__THE TASK__
Transcribe the listing word for word.

__COLLECTED DATA__
::::

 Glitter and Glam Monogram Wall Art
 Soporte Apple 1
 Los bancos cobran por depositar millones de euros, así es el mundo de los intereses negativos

::::

__TASK SOLUTION__
 Glitter and Glam Monogram Wall Art
 Soporte Apple 1
 Los bancos cobran por depositar millones de euros, así es el mundo de los intereses negativos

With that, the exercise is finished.